++++ DOCUMENT SEGMENT

Publication date: 11th March 2026
Perovskite-inspired materials (PIMs) have been proposed as alternatives to lead-halide perovskites (LHPs) for different optoelectronic applications [1], such as indoor photovoltaics (IPVs) [2]. In addition to the inspiration by the extraordinary properties of LHPs, search for alternative PIMs is motivated by the stability issues and the controversial effect of lead-toxicity on the sustainability of LHPs [1]. From the application point of view, IPVs present an interesting opportunity to improve the energy efficiency of buildings by using the ambient lighting to power small electronic appliances. Further, wide-bandgap perovskites and PIMs have shown promising results for efficient indoor light conversion [2].
To provide insights on fundamental optical and optoelectronic properties of Bi-based PIMs (Bi-PIMs), we measured the optical constants (that is, complex refractive index spectra) of two promising Bi-PIMs, namely Cu2AgBiI6 (CABI) and Cs3Bi2I6Br3 (CBI), as thin films via spectroscopic ellipsometry [3]. From the data, we extracted the bandgaps of 1.98 to 2.09 eV for CABI and 2.33 to 2.43 eV for CBI, respectively, where the ranges represent variances among the different methods that were applied (that is, Tauc plot, Elliot’s model, and critical point fitting). High absorption coefficients (>105 cm-1) were observed. Notably, spectra for both the real and imaginary parts of the refractive indices (which are required for device simulations) were simultaneously determined.
The obtained optical constant spectra were applied to simulate a reference device using these Bi-PIMs as the absorber for IPV application under the irradiance of white light-emitting diode (WLED) with varying color temperature and illuminance level. Theoretical limit for the power conversion efficiency of CABI device based on the measured optical constants exceeded 40% under 4000 K WLED irradiance. Further research on the electronic properties, for example, the origin of observed below bandgap absorption, and electrical device operation are suggested to help closing the gap between the theoretical and experimental (5-6% [4]) efficiencies.

++++++++
++++ INFORMATION

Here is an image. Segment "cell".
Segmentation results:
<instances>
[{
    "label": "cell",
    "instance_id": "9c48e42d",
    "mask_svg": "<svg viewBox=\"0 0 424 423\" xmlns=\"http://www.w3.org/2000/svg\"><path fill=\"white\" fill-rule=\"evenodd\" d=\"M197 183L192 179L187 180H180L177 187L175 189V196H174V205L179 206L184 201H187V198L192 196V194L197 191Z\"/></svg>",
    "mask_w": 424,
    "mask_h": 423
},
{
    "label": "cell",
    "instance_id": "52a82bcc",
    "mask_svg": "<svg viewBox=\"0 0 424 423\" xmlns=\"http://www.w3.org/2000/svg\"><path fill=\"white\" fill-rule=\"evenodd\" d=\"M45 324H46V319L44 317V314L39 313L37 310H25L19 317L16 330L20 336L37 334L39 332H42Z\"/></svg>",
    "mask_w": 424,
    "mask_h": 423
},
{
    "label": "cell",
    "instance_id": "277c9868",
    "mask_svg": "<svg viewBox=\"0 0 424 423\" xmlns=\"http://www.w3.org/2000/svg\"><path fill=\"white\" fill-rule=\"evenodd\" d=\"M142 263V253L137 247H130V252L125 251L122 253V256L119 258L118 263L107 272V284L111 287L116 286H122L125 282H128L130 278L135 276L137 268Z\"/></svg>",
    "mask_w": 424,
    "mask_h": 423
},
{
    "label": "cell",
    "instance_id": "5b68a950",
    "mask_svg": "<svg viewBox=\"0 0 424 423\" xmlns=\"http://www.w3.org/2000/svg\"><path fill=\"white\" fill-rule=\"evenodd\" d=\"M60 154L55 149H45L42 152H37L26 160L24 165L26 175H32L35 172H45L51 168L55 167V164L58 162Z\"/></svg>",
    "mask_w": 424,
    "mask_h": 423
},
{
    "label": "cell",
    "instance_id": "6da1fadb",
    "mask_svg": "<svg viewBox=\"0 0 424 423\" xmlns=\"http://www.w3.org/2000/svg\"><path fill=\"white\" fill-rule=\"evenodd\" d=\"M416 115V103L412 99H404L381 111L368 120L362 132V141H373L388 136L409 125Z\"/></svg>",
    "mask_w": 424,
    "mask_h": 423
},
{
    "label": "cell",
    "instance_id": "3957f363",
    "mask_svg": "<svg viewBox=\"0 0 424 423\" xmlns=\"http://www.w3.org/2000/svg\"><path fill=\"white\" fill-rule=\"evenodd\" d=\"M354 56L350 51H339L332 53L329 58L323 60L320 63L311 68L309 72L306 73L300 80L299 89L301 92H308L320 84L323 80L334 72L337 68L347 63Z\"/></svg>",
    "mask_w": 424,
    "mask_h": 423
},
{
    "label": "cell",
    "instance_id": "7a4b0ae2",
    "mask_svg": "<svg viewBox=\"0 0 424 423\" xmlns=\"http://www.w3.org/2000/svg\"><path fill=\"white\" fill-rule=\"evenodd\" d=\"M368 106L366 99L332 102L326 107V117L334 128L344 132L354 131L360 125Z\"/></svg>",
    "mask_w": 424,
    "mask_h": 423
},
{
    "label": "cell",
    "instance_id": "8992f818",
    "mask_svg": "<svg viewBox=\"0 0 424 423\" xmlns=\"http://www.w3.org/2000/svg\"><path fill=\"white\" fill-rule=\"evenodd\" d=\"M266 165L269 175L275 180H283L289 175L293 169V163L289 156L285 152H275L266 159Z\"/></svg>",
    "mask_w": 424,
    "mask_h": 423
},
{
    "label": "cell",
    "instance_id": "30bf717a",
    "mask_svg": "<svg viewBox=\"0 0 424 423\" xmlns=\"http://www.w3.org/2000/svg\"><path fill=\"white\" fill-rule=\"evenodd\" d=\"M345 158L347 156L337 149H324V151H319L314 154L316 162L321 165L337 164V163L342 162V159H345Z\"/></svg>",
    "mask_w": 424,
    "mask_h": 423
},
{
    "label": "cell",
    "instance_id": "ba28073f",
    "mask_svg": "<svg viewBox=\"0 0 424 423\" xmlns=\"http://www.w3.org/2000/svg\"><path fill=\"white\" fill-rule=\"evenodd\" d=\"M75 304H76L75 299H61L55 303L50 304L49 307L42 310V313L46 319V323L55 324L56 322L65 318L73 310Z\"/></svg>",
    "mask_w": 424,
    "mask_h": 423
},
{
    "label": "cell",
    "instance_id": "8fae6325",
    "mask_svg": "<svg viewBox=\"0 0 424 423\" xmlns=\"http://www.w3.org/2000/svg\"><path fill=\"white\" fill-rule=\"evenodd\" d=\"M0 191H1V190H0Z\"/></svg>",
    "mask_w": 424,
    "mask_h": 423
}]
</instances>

++++++++

### REQUIRED ACTIONS
a) Turn the paragraph of the text on perovskite-inspired materials that begins "The obtained optical constant spectra" into a short bulleted list that keeps its main facts.
b) Duplicate the passage of the text on perovskite-inspired materials from "To provide insights" to "were simultaneously determined.".
None of the data is needed here.

### OUTPUTS FOR THE TASKS
a)
- The measured optical constant spectra were used to simulate a reference indoor photovoltaic device with these Bi-PIMs as the absorber, under white light-emitting diode (WLED) irradiance of varying color temperature and illuminance level.
- Based on the measured optical constants, the theoretical power conversion efficiency limit of the CABI device exceeded 40% under 4000 K WLED irradiance.
- Further research is suggested on electronic properties, such as the origin of the observed below-bandgap absorption, and on electrical device operation. This would help close the gap between theoretical and experimental (5-6%) efficiencies.

b)
To provide insights on fundamental optical and optoelectronic properties of Bi-based PIMs (Bi-PIMs), we measured the optical constants (that is, complex refractive index spectra) of two promising Bi-PIMs, namely Cu2AgBiI6 (CABI) and Cs3Bi2I6Br3 (CBI), as thin films via spectroscopic ellipsometry [3]. From the data, we extracted the bandgaps of 1.98 to 2.09 eV for CABI and 2.33 to 2.43 eV for CBI, respectively, where the ranges represent variances among the different methods that were applied (that is, Tauc plot, Elliot’s model, and critical point fitting). High absorption coefficients (>105 cm-1) were observed. Notably, spectra for both the real and imaginary parts of the refractive indices (which are required for device simulations) were simultaneously determined.